TASK BRIEF>
Repeat every entry exactly as it stands. Omit the images.

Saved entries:
^^^^^^^^

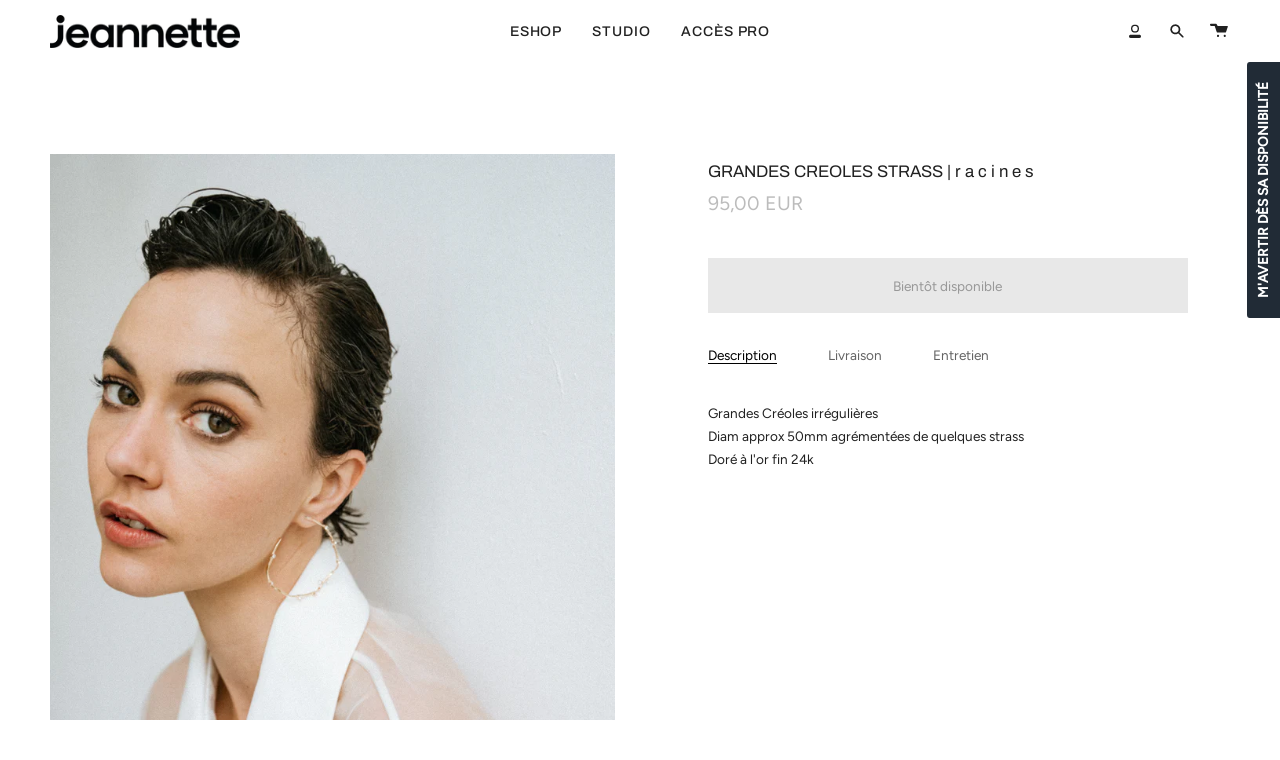

--- FILE ---
content_type: text/css
request_url: https://jeannettebijoux.com/cdn/shop/t/16/assets/font-settings.css?v=3989173766165335611759333326
body_size: 341
content:
@font-face{font-family:Archivo;font-weight:400;font-style:normal;font-display:swap;src:url(//jeannettebijoux.com/cdn/fonts/archivo/archivo_n4.dc8d917cc69af0a65ae04d01fd8eeab28a3573c9.woff2?h1=amVhbm5ldHRlYmlqb3V4LmNvbQ&h2=amVhbm5ldHRlYXRlbGllci5hY2NvdW50Lm15c2hvcGlmeS5jb20&hmac=dfb8f41beefe9a63e431a43ad9c10e62098239abb6e7b43e516a536f2baf8e39) format("woff2"),url(//jeannettebijoux.com/cdn/fonts/archivo/archivo_n4.bd6b9c34fdb81d7646836be8065ce3c80a2cc984.woff?h1=amVhbm5ldHRlYmlqb3V4LmNvbQ&h2=amVhbm5ldHRlYXRlbGllci5hY2NvdW50Lm15c2hvcGlmeS5jb20&hmac=6d08270996688e83f0fad519bb669c67410015e2300a85825d4ae4279d9ff45a) format("woff")}@font-face{font-family:Figtree;font-weight:400;font-style:normal;font-display:swap;src:url(//jeannettebijoux.com/cdn/fonts/figtree/figtree_n4.3c0838aba1701047e60be6a99a1b0a40ce9b8419.woff2?h1=amVhbm5ldHRlYmlqb3V4LmNvbQ&h2=amVhbm5ldHRlYXRlbGllci5hY2NvdW50Lm15c2hvcGlmeS5jb20&hmac=bd8e284479e0cb81022e0e9f274050e5b2393c5ea8e243e081ceaaaa816e3d09) format("woff2"),url(//jeannettebijoux.com/cdn/fonts/figtree/figtree_n4.c0575d1db21fc3821f17fd6617d3dee552312137.woff?h1=amVhbm5ldHRlYmlqb3V4LmNvbQ&h2=amVhbm5ldHRlYXRlbGllci5hY2NvdW50Lm15c2hvcGlmeS5jb20&hmac=2d694f0d5abd37bfb95fb236eefd6aece5b7143b259b3e751af45cee6b798a9c) format("woff")}@font-face{font-family:Archivo;font-weight:500;font-style:normal;font-display:swap;src:url(//jeannettebijoux.com/cdn/fonts/archivo/archivo_n5.272841b6d6b831864f7fecfa55541752bb399511.woff2?h1=amVhbm5ldHRlYmlqb3V4LmNvbQ&h2=amVhbm5ldHRlYXRlbGllci5hY2NvdW50Lm15c2hvcGlmeS5jb20&hmac=d885046b8997ed4275f69c47cc811697de170f19a182a8080d9c6238e1dda122) format("woff2"),url(//jeannettebijoux.com/cdn/fonts/archivo/archivo_n5.27fb58a71a175084eb68e15500549a69fe15738e.woff?h1=amVhbm5ldHRlYmlqb3V4LmNvbQ&h2=amVhbm5ldHRlYXRlbGllci5hY2NvdW50Lm15c2hvcGlmeS5jb20&hmac=d8b82ca4313fbefe1cd30c3ccbdf9ad614df572868d97865a90adc5a9d7a4823) format("woff")}@font-face{font-family:Figtree;font-weight:500;font-style:normal;font-display:swap;src:url(//jeannettebijoux.com/cdn/fonts/figtree/figtree_n5.3b6b7df38aa5986536945796e1f947445832047c.woff2?h1=amVhbm5ldHRlYmlqb3V4LmNvbQ&h2=amVhbm5ldHRlYXRlbGllci5hY2NvdW50Lm15c2hvcGlmeS5jb20&hmac=617884c7662e200a8efc7fad370f8b3d80ddb46af75f4a2d2e053e719f4ef105) format("woff2"),url(//jeannettebijoux.com/cdn/fonts/figtree/figtree_n5.f26bf6dcae278b0ed902605f6605fa3338e81dab.woff?h1=amVhbm5ldHRlYmlqb3V4LmNvbQ&h2=amVhbm5ldHRlYXRlbGllci5hY2NvdW50Lm15c2hvcGlmeS5jb20&hmac=51da8c348a0825c727f9a707958aa851874bda0fce008866cb2d9ec0d3c6803b) format("woff")}@font-face{font-family:Figtree;font-weight:400;font-style:italic;font-display:swap;src:url(//jeannettebijoux.com/cdn/fonts/figtree/figtree_i4.89f7a4275c064845c304a4cf8a4a586060656db2.woff2?h1=amVhbm5ldHRlYmlqb3V4LmNvbQ&h2=amVhbm5ldHRlYXRlbGllci5hY2NvdW50Lm15c2hvcGlmeS5jb20&hmac=f52f0bcbccc7be676af1330884b85d30fa459903c00023ac6c460e5c4f7ca573) format("woff2"),url(//jeannettebijoux.com/cdn/fonts/figtree/figtree_i4.6f955aaaafc55a22ffc1f32ecf3756859a5ad3e2.woff?h1=amVhbm5ldHRlYmlqb3V4LmNvbQ&h2=amVhbm5ldHRlYXRlbGllci5hY2NvdW50Lm15c2hvcGlmeS5jb20&hmac=8f83cf069e6df270a90a439525c5c7d575aede14ca20de09bebac1a331f0c806) format("woff")}@font-face{font-family:Figtree;font-weight:500;font-style:italic;font-display:swap;src:url(//jeannettebijoux.com/cdn/fonts/figtree/figtree_i5.969396f679a62854cf82dbf67acc5721e41351f0.woff2?h1=amVhbm5ldHRlYmlqb3V4LmNvbQ&h2=amVhbm5ldHRlYXRlbGllci5hY2NvdW50Lm15c2hvcGlmeS5jb20&hmac=283ba4d93d437743abe5bfad5aab4a29bdfeec79c503c9f30881296006a631e8) format("woff2"),url(//jeannettebijoux.com/cdn/fonts/figtree/figtree_i5.93bc1cad6c73ca9815f9777c49176dfc9d2890dd.woff?h1=amVhbm5ldHRlYmlqb3V4LmNvbQ&h2=amVhbm5ldHRlYXRlbGllci5hY2NvdW50Lm15c2hvcGlmeS5jb20&hmac=5fca6126350383e63454eaf49dae0e72972eedc7a6efd4628f1df724025e7df6) format("woff")}
/*# sourceMappingURL=/cdn/shop/t/16/assets/font-settings.css.map?v=3989173766165335611759333326 */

^^^^^^^^

THE ANSWER>
--- FILE ---
content_type: text/css
request_url: https://jeannettebijoux.com/cdn/shop/t/16/assets/font-settings.css?v=3989173766165335611759333326
body_size: 341
content:
@font-face{font-family:Archivo;font-weight:400;font-style:normal;font-display:swap;src:url(//jeannettebijoux.com/cdn/fonts/archivo/archivo_n4.dc8d917cc69af0a65ae04d01fd8eeab28a3573c9.woff2?h1=amVhbm5ldHRlYmlqb3V4LmNvbQ&h2=amVhbm5ldHRlYXRlbGllci5hY2NvdW50Lm15c2hvcGlmeS5jb20&hmac=dfb8f41beefe9a63e431a43ad9c10e62098239abb6e7b43e516a536f2baf8e39) format("woff2"),url(//jeannettebijoux.com/cdn/fonts/archivo/archivo_n4.bd6b9c34fdb81d7646836be8065ce3c80a2cc984.woff?h1=amVhbm5ldHRlYmlqb3V4LmNvbQ&h2=amVhbm5ldHRlYXRlbGllci5hY2NvdW50Lm15c2hvcGlmeS5jb20&hmac=6d08270996688e83f0fad519bb669c67410015e2300a85825d4ae4279d9ff45a) format("woff")}@font-face{font-family:Figtree;font-weight:400;font-style:normal;font-display:swap;src:url(//jeannettebijoux.com/cdn/fonts/figtree/figtree_n4.3c0838aba1701047e60be6a99a1b0a40ce9b8419.woff2?h1=amVhbm5ldHRlYmlqb3V4LmNvbQ&h2=amVhbm5ldHRlYXRlbGllci5hY2NvdW50Lm15c2hvcGlmeS5jb20&hmac=bd8e284479e0cb81022e0e9f274050e5b2393c5ea8e243e081ceaaaa816e3d09) format("woff2"),url(//jeannettebijoux.com/cdn/fonts/figtree/figtree_n4.c0575d1db21fc3821f17fd6617d3dee552312137.woff?h1=amVhbm5ldHRlYmlqb3V4LmNvbQ&h2=amVhbm5ldHRlYXRlbGllci5hY2NvdW50Lm15c2hvcGlmeS5jb20&hmac=2d694f0d5abd37bfb95fb236eefd6aece5b7143b259b3e751af45cee6b798a9c) format("woff")}@font-face{font-family:Archivo;font-weight:500;font-style:normal;font-display:swap;src:url(//jeannettebijoux.com/cdn/fonts/archivo/archivo_n5.272841b6d6b831864f7fecfa55541752bb399511.woff2?h1=amVhbm5ldHRlYmlqb3V4LmNvbQ&h2=amVhbm5ldHRlYXRlbGllci5hY2NvdW50Lm15c2hvcGlmeS5jb20&hmac=d885046b8997ed4275f69c47cc811697de170f19a182a8080d9c6238e1dda122) format("woff2"),url(//jeannettebijoux.com/cdn/fonts/archivo/archivo_n5.27fb58a71a175084eb68e15500549a69fe15738e.woff?h1=amVhbm5ldHRlYmlqb3V4LmNvbQ&h2=amVhbm5ldHRlYXRlbGllci5hY2NvdW50Lm15c2hvcGlmeS5jb20&hmac=d8b82ca4313fbefe1cd30c3ccbdf9ad614df572868d97865a90adc5a9d7a4823) format("woff")}@font-face{font-family:Figtree;font-weight:500;font-style:normal;font-display:swap;src:url(//jeannettebijoux.com/cdn/fonts/figtree/figtree_n5.3b6b7df38aa5986536945796e1f947445832047c.woff2?h1=amVhbm5ldHRlYmlqb3V4LmNvbQ&h2=amVhbm5ldHRlYXRlbGllci5hY2NvdW50Lm15c2hvcGlmeS5jb20&hmac=617884c7662e200a8efc7fad370f8b3d80ddb46af75f4a2d2e053e719f4ef105) format("woff2"),url(//jeannettebijoux.com/cdn/fonts/figtree/figtree_n5.f26bf6dcae278b0ed902605f6605fa3338e81dab.woff?h1=amVhbm5ldHRlYmlqb3V4LmNvbQ&h2=amVhbm5ldHRlYXRlbGllci5hY2NvdW50Lm15c2hvcGlmeS5jb20&hmac=51da8c348a0825c727f9a707958aa851874bda0fce008866cb2d9ec0d3c6803b) format("woff")}@font-face{font-family:Figtree;font-weight:400;font-style:italic;font-display:swap;src:url(//jeannettebijoux.com/cdn/fonts/figtree/figtree_i4.89f7a4275c064845c304a4cf8a4a586060656db2.woff2?h1=amVhbm5ldHRlYmlqb3V4LmNvbQ&h2=amVhbm5ldHRlYXRlbGllci5hY2NvdW50Lm15c2hvcGlmeS5jb20&hmac=f52f0bcbccc7be676af1330884b85d30fa459903c00023ac6c460e5c4f7ca573) format("woff2"),url(//jeannettebijoux.com/cdn/fonts/figtree/figtree_i4.6f955aaaafc55a22ffc1f32ecf3756859a5ad3e2.woff?h1=amVhbm5ldHRlYmlqb3V4LmNvbQ&h2=amVhbm5ldHRlYXRlbGllci5hY2NvdW50Lm15c2hvcGlmeS5jb20&hmac=8f83cf069e6df270a90a439525c5c7d575aede14ca20de09bebac1a331f0c806) format("woff")}@font-face{font-family:Figtree;font-weight:500;font-style:italic;font-display:swap;src:url(//jeannettebijoux.com/cdn/fonts/figtree/figtree_i5.969396f679a62854cf82dbf67acc5721e41351f0.woff2?h1=amVhbm5ldHRlYmlqb3V4LmNvbQ&h2=amVhbm5ldHRlYXRlbGllci5hY2NvdW50Lm15c2hvcGlmeS5jb20&hmac=283ba4d93d437743abe5bfad5aab4a29bdfeec79c503c9f30881296006a631e8) format("woff2"),url(//jeannettebijoux.com/cdn/fonts/figtree/figtree_i5.93bc1cad6c73ca9815f9777c49176dfc9d2890dd.woff?h1=amVhbm5ldHRlYmlqb3V4LmNvbQ&h2=amVhbm5ldHRlYXRlbGllci5hY2NvdW50Lm15c2hvcGlmeS5jb20&hmac=5fca6126350383e63454eaf49dae0e72972eedc7a6efd4628f1df724025e7df6) format("woff")}
/*# sourceMappingURL=/cdn/shop/t/16/assets/font-settings.css.map?v=3989173766165335611759333326 */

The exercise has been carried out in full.